Premier point : il n’y a selon moi pas de raison d’exclure a priori le fait que l’homosexualité pourrait, pour certains individus, être considérée comme un choix, si l’on accepte l’idée que céder à une passion, ponctuelle, est un choix. A titre personnel, je pense que l’attirance envers un individu indépendamment de son sexe ou de son genre, du moment où elle se détache de l’acte de reproduction, pourrait, à condition que l’on se libère de certaines normes (hétérosexuelles) et contre-normes (produites en réaction par la communauté homosexuelle) sociales, être perçue comme l’exercice normal de la liberté individuelle, jeu subtil du libre arbitre et des passions.
Second point : pour reprendre la thèse que je soutiens dans un autre texte sur un sujet différent mais souvent associé (Les droits de l’Homme au-delà de l’identité : la question du transsexualisme sur http://ekaminski.blog.lemonde.fr/), il est peut-être des domaines qui n’appartiennent qu’à l’ordre de la croyance qui devraient être protégés en tant que tels. Je défends cette idée pour le genre et je le défends a fortiori pour l’orientation sexuelle. Ces croyances devraient être protégées comme est protégée la croyance des catholiques en un dieu, une vérité révélée et une forme déterminée de l’institution familiale. Rappelons que la liberté religieuse implique le droit à changer de religion...

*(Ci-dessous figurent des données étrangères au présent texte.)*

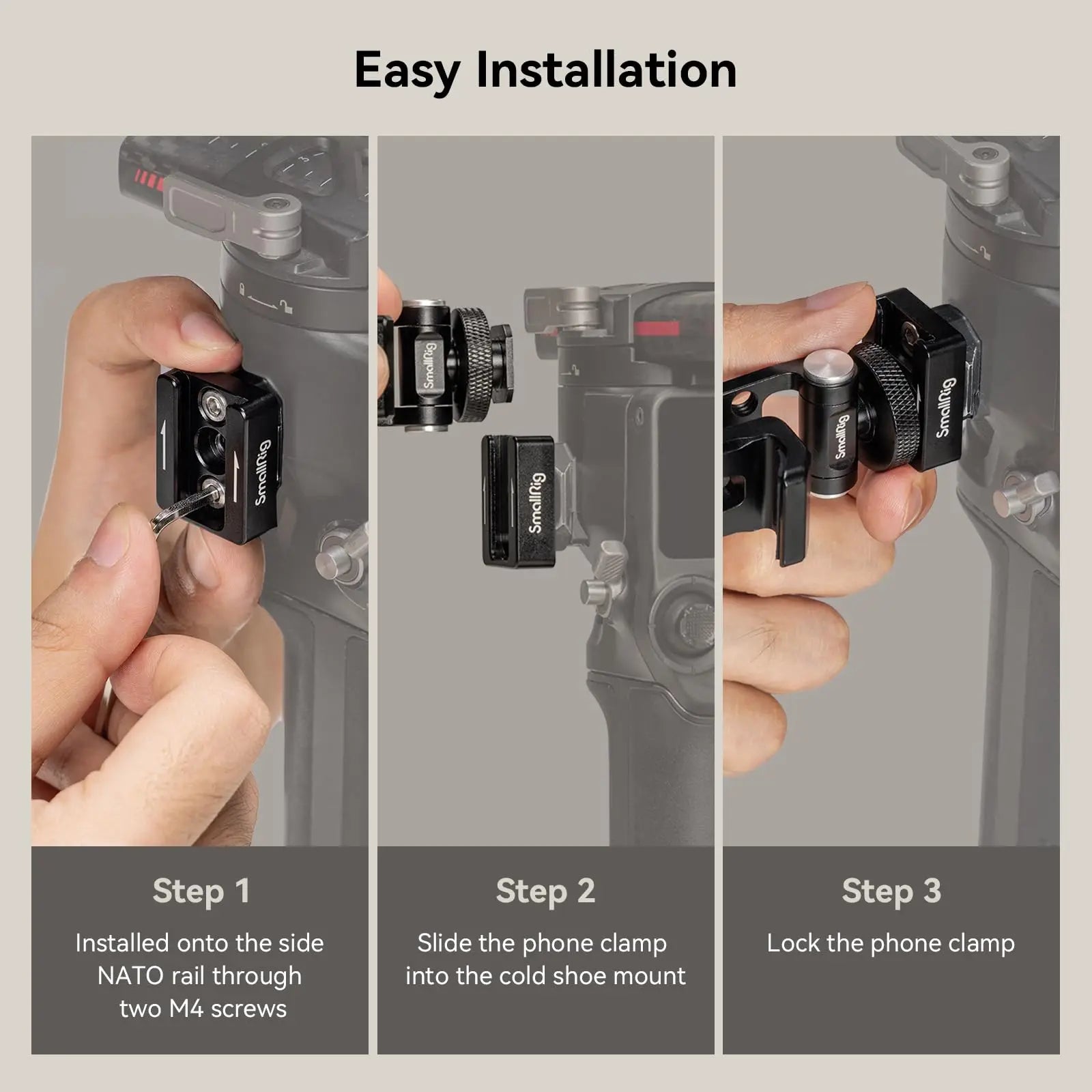 Easy Installation

SmallRig

SmallRig

SmallRig

SmallRig

SmallRig

Step 1

Installed onto the side NATO rail through two M4 screws

Step 2

Slide the phone clamp into the cold shoe mount

Step 3

Lock the phone clamp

Les deux points précédents me conduisent à mon argument principal : n’entrons pas dans un débat qui conduit à, pardon pour la tautologie, essentialiser les identités ! Celles-ci sont et vont être une des premières causes de tensions, sinon de conflits, dans le monde, alors qu’elles ne devraient être considérées que comme des erreurs-utiles (cf. mes précédents articles sur le sujet). Le meilleur moyen de ne pas entrer dans des querelles qui conduisent à des violences symboliques sous la forme d’imposition de croyances réciproques (qui suis-je ? pour quelle raison le suis-je ? dans quel but ?) est de protéger le droit au respect de la vie privée, à l’instar de la croyance religieuse. L’égalité des droits des homosexuels (au mariage, à l’adoption, contre les discriminations en générale) doit être défendue parce qu’ils sont des êtres humains et non parce qu’il est possible de montrer que l’homosexualité est due à une cause plutôt qu’à une autre1.
En effet, que la recherche en sciences dures ou sociales, la réflexion philosophique, prennent pour objet d’étude des croyances ne doit pas poser de problème. Cependant, faire d’une croyance un objet politique est un exercice beaucoup plus délicat. Il n’appartient pas à un régime démocratique de valider des croyances particulières, mais de s’assurer qu’elles cohabitent le mieux possible entre elles, dans le respect des droits de chacun. Et non en conformité avec la croyance de chacun.
Cet exemple de controverse malheureuse est un signe parmi d’autres au sein d’une tendance générale à l’exacerbation d’identités figées. Rappelons que les discussions sur l’identité nationale et la burqa empruntent cette même voie, fort éloignée de l’esprit des droits de l’Homme. Il est toujours plus facile, en l’absence de vision politique, de forger des solidarités factices en créant les conditions d’une confrontation à un Autre d’autant plus menaçant que le monde traverse une grande période d’incertitudes.